Pearls from the Pangenome

Progress 23 years after the first human genome draft sequence

A notable series of publications in Nature and Nature Biotechnology this week provide a major expansion of knowledge about the human genome, filling in important gaps that have existed for over 20 years. It’s called the Pangenome.

You may recall where we were in June 2000 with an early first draft (as reported on front page of the New York Times below). That reference genome sequence was predominantly based on one individual from Buffalo, New York. It was full of gaping holes and mistakes. The work of the Human Pangenome Reference Consortium Project, led by University of California, Santa Cruz (Benedict Paten and Karen Miga) with international collaborators, has now provided a new resource, a far more complete and accurate human genome sequence from 47 diverse individuals, with a planned total number of 350 individuals to be completed in 2024. It’s a 5-year initiative that is supported by the National Institutes of Health at a cost of about $40 million.

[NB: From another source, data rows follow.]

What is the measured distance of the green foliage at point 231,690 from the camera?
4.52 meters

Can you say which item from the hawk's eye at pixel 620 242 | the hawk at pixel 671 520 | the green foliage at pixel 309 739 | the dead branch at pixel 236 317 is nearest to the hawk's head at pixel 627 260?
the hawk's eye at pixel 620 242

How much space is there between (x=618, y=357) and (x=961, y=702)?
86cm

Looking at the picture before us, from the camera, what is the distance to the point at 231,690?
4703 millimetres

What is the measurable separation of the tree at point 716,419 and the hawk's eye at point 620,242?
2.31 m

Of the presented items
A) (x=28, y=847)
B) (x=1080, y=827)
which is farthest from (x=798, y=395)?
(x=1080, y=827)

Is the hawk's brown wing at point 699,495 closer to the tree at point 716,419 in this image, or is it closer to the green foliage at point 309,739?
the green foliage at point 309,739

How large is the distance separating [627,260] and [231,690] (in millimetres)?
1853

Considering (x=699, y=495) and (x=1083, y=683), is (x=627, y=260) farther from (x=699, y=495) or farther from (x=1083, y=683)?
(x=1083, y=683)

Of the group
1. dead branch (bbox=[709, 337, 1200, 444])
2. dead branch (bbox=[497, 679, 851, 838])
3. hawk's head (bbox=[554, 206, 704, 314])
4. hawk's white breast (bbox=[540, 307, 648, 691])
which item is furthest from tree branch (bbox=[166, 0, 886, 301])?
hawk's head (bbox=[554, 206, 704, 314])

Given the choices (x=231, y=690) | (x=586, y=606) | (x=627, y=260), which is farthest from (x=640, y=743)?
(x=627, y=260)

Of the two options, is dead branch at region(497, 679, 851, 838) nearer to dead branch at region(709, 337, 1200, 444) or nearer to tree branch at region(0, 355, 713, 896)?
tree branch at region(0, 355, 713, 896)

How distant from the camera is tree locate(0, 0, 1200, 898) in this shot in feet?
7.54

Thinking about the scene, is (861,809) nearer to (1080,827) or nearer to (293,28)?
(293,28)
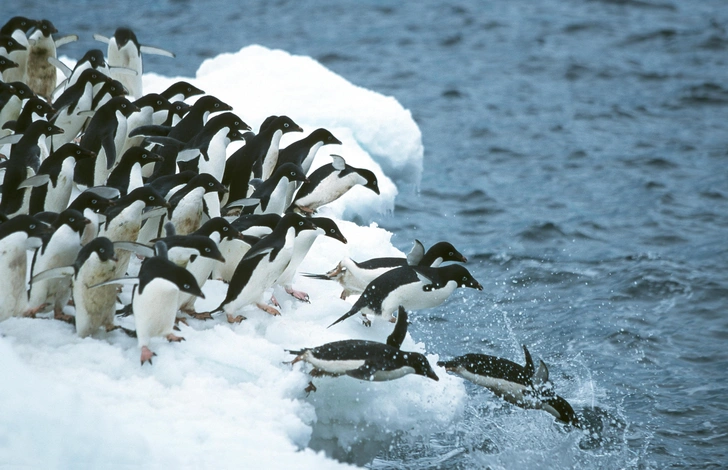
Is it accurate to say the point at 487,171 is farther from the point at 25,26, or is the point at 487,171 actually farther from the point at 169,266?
the point at 169,266

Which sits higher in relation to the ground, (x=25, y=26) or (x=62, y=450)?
(x=25, y=26)

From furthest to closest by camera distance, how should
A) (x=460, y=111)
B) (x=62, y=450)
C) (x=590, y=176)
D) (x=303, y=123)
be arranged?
1. (x=460, y=111)
2. (x=590, y=176)
3. (x=303, y=123)
4. (x=62, y=450)

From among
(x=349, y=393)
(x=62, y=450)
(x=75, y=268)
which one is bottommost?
(x=349, y=393)

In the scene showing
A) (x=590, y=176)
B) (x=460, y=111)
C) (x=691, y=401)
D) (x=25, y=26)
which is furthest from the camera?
(x=460, y=111)

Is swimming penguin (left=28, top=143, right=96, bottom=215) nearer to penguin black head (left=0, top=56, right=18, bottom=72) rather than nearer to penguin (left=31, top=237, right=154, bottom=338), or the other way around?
penguin (left=31, top=237, right=154, bottom=338)

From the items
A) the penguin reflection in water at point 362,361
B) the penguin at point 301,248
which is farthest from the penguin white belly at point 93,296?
the penguin at point 301,248

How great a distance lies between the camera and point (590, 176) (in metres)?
11.5

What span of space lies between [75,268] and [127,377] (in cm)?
61

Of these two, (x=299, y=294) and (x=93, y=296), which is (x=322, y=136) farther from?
(x=93, y=296)

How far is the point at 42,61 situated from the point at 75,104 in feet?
5.68

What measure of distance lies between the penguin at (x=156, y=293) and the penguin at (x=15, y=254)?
0.52 meters

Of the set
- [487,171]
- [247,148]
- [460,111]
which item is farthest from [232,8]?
[247,148]

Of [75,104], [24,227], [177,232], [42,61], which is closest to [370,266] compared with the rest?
[177,232]

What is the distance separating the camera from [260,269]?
5070 mm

This accomplishment is an outgrowth of exceptionally hard, painstaking work that has relied on next-generation sequencing tools, computational biology and analytics. Back in the early 2000s the variation in the genome that was mapped centered on single nucleotide (or base) letters or polymorphisms (SNVs below, also commonly referred to as SNPs), like an A for a T or a C for a G. The new pangenome has identified nearly 120 million nucleotides to add on to the ~3 billion, and most of these were structural variations which include segmental duplications, deletions, insertions and inversions, as schematically shown below. These structural variants, with 50 or more bases, are notoriously hard to sequence, and 70% had not been adequately characterized (see red arrows below). They account for about 90 of the 120 million new letters. The pangenome as it stands today increases detection of structural variants by more than 100% and of SNVs by 34%—significant jumps in accuracy. Beyond accuracy, the sequence diversity within segmental duplications is noteworthy, with the finding they are 60% more diverse than non-repetitive regions of the genome and exhibit marked inter-individual divergence.

Importantly, the genomes for all 47 diverse individuals are mapped diploid or “phased”—that is the mother and father haplotypes are fully resolved, which actually represents 94 unique complete genome sequences. Each genome was assembled de novo—from scratch. This diploid, de novo feat wasn’t possible 23 years ago and will help our future understanding of how genes (and regions of the genome outside of genes) are inherited.

Overall, the current pangenome is >99% accurate for base pairs and structural variants and >99% complete. The Pangenome is pan-ancestry with African, Asian and European ancestries represented.

Our genomes vary only sightly from one person to another, with 99.6% the same. But the variation of that 0.4% occurs throughout the 3 billion bases, and understanding the full spectrum of variants—which turned out to be far more complex than envisioned in 2000—is pivotal to understanding the links to health and diseases. While many of the variants are “cosmopolitan,” similar across ancestries, a large proportion are ancestry-specific, which underscores how important it is to have a fully diverse reference genome. It’s the differences in the ~0.4% that makes each of us unique.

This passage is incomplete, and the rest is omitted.